§ Action item A: Transcribe word for word everything in the passage on minors and legal consent from "What is the" down to "one’s sexual identity?".
§ Action item B: Continue the passage on minors and legal consent, starting right after its final sentence.

§ Passage for review:
It’s been one of the key points the right has made in this debate since the beginning. It all comes back to the question of legal consent.
A minor cannot lawfully drink alcohol.
A minor cannot enter into a binding contract.
A minor of a certain age cannot lawfully get a tattoo.
Below a certain age, a minor cannot lawfully give consent to medical procedures — an adult is required to do so.
What is the reason for all of these restrictions? Because below a certain age, the child is not considered mature enough to reason through the impact of decisions with potentially life-altering results or of weighing and taking on risks with adult consequences.
Kids are too impetuous and changeable to make many such decisions dispassionately.
Should it really surprise us that a judge applied that same principle to questions of irreversible changes to one’s sexual identity?
And before the woke crowd screams ‘transphobia’ — they might want to look at who was pushing for this change.

§ The data:

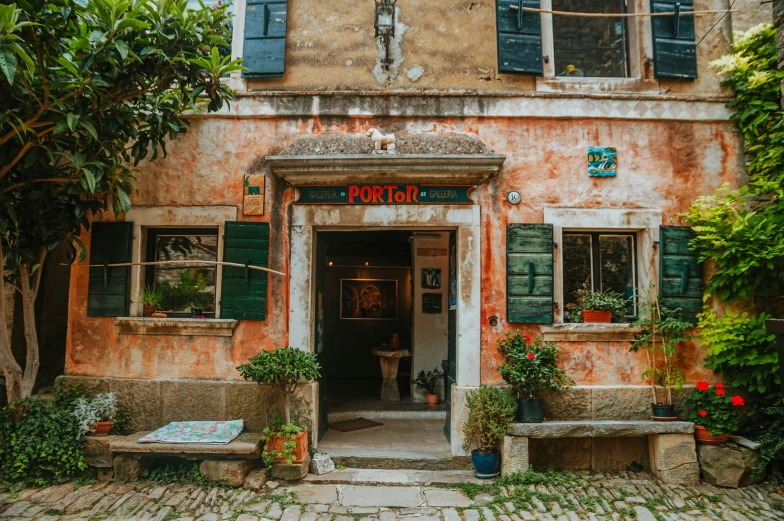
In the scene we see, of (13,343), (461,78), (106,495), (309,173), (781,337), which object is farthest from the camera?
(13,343)

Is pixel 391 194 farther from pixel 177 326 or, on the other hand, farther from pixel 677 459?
pixel 677 459

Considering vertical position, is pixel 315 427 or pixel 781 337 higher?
pixel 781 337

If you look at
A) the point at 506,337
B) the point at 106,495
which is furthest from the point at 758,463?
the point at 106,495

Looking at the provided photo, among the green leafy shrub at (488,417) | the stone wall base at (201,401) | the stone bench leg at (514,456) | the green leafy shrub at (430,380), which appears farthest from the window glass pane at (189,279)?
the stone bench leg at (514,456)

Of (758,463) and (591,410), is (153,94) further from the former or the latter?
(758,463)

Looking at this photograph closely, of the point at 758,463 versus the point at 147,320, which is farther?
the point at 147,320

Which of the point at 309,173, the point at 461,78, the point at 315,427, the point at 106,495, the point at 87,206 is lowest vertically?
the point at 106,495

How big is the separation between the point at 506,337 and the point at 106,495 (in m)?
4.58

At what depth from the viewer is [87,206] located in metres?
5.62

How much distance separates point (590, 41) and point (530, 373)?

§ Expected output A:
What is the reason for all of these restrictions? Because below a certain age, the child is not considered mature enough to reason through the impact of decisions with potentially life-altering results or of weighing and taking on risks with adult consequences.
Kids are too impetuous and changeable to make many such decisions dispassionately.
Should it really surprise us that a judge applied that same principle to questions of irreversible changes to one’s sexual identity?

§ Expected output B:
Children aged under 16 will need court approval in England and Wales to access puberty blockers after a landmark ruling on Tuesday amid a global debate about the age at which a child can choose to transition gender.
Three High Court judges said it was “highly unlikely” that a child of 13 or under was “competent to give consent” to puberty blockers, and it was “doubtful” that 14- and 15-year olds could “weigh the long-term risks and consequences”.
Following the ruling, the National Health Service (NHS) England updated its guidelines to state that a court order must be sought for any new referral for such medication.
But the Tavistock and Portman NHS Foundation Trust, which runs England’s only youth gender identity clinic, vowed to appeal, setting the stage for a Supreme Court showdown.
Keira Bell, 23, brought the action against the Tavistock and Portman NHS Foundation Trust after regretting taking puberty blockers at the age of 16 that she feared may have damaged her ability to have children.
Bell, who “detransitioned” in her early 20s and now lives as a woman, had argued for puberty blockers to only be prescribed for under-18s with a court order.
The judges said 16 and 17-year-olds were presumed to be able to consent to medical treatment, but doctors may want to seek court orders before prescribing them puberty blockers due to the “experimental” nature of the treatment.
Bell welcomed the decision.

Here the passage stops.